> **ASSIGNMENT**:
Copy the passage of the Y Combinator article starting at "1. Why Y Combinator" and ending at "to address them.", changing "obstacles" to "hurdles".

[Opening DOCUMENT EXCERPT section]

Frederik Van Lierde

Y Combinator Question 10 + How To Answer: Is the Problem Solvable?

This straightforward yet profound question from Y Combinator tests the feasibility and realism of a startup's mission. It challenges founders to critically assess their solution and the problem they're addressing, demonstrating a thorough understanding of the challenges and potential roadblocks. A solid response can significantly boost investor confidence in the practicality and potential of the startup. Y Combinator Question 10 + How To Answer: Is the Problem Solvable?

1. Why Y Combinator Asks This Question

Investors want to back ventures that are tackling solvable problems. This question helps them gauge whether the founders have a realistic grasp of the problem’s scope and complexities and whether their proposed solution is viable.

This questions determins if the startup has thought through the necessary steps and resources needed to achieve their goals, and if they understand the timeline and potential obstacles they might face.

2. How to Answer the Question

To answer this question effectively, you should discuss the specific aspects of the problem that are solvable and the strategies or technologies you will employ to address them.

[Closing DOCUMENT EXCERPT section]
[Opening GIVEN RECORDS section]

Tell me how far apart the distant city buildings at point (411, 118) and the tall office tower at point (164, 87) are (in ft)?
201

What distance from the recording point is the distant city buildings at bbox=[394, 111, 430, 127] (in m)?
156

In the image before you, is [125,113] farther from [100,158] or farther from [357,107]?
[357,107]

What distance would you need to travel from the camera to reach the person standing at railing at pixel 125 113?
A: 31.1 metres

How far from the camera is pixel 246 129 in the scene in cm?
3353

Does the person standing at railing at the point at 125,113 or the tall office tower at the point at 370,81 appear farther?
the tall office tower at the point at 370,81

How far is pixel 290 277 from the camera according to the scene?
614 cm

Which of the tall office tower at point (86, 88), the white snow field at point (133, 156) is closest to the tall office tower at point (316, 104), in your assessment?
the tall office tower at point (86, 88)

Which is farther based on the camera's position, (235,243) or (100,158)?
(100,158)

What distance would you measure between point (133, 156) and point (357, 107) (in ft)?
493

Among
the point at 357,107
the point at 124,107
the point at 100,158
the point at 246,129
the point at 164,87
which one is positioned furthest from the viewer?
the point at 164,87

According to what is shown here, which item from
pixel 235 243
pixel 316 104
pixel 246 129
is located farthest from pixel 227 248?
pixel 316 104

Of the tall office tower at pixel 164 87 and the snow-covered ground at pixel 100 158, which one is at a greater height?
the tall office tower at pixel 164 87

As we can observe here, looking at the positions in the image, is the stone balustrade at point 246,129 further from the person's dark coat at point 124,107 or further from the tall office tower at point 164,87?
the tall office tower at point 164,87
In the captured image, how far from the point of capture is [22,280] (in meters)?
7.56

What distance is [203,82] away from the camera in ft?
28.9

[Closing GIVEN RECORDS section]

> **EXERCISE OUTPUT**:
1. Why Y Combinator Asks This Question

Investors want to back ventures that are tackling solvable problems. This question helps them gauge whether the founders have a realistic grasp of the problem’s scope and complexities and whether their proposed solution is viable.

This questions determins if the startup has thought through the necessary steps and resources needed to achieve their goals, and if they understand the timeline and potential hurdles they might face.

2. How to Answer the Question

To answer this question effectively, you should discuss the specific aspects of the problem that are solvable and the strategies or technologies you will employ to address them.